━━ EXERCISE INPUT ━━
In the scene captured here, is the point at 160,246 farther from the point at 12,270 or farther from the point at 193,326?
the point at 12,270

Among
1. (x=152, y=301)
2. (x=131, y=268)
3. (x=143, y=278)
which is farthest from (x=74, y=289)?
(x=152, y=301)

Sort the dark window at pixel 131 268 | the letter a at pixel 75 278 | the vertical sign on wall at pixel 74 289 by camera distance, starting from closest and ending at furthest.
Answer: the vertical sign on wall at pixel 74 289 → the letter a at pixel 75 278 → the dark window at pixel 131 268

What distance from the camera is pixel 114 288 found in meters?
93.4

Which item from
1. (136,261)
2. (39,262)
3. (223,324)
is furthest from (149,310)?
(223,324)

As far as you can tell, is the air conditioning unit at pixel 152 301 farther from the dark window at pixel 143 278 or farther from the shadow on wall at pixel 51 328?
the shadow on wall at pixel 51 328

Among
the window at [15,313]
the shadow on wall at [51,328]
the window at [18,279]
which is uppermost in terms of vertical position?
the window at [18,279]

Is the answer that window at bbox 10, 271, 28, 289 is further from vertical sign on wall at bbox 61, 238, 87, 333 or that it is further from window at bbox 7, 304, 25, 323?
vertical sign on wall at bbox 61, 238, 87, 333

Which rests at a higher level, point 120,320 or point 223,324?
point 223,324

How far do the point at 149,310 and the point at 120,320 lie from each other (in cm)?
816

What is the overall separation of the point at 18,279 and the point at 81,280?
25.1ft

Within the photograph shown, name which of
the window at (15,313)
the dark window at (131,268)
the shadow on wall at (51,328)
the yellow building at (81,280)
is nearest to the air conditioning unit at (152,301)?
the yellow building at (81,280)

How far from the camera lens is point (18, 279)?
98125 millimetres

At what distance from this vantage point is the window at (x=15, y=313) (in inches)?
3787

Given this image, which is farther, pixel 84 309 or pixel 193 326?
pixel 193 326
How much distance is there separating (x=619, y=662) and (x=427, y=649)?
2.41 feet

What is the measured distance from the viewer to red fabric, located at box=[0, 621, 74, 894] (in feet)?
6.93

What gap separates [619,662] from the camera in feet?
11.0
━━━
WHAT THE TASK REQUIRES: Recast the records, from the line containing "How far from" up to and including the last line of the records, as a Markdown table with the columns Row and Line. Number the rows under Row, put each line under Line, and leave out blank lines.

EXERCISE OUTPUT:
| Row | Line |
|---|---|
| 1 | How far from the camera lens is point (18, 279)? |
| 2 | 98125 millimetres |
| 3 | At what distance from this vantage point is the window at (x=15, y=313) (in inches)? |
| 4 | 3787 |
| 5 | Given this image, which is farther, pixel 84 309 or pixel 193 326? |
| 6 | pixel 193 326 |
| 7 | How much distance is there separating (x=619, y=662) and (x=427, y=649)? |
| 8 | 2.41 feet |
| 9 | What is the measured distance from the viewer to red fabric, located at box=[0, 621, 74, 894] (in feet)? |
| 10 | 6.93 |
| 11 | What gap separates [619,662] from the camera in feet? |
| 12 | 11.0 |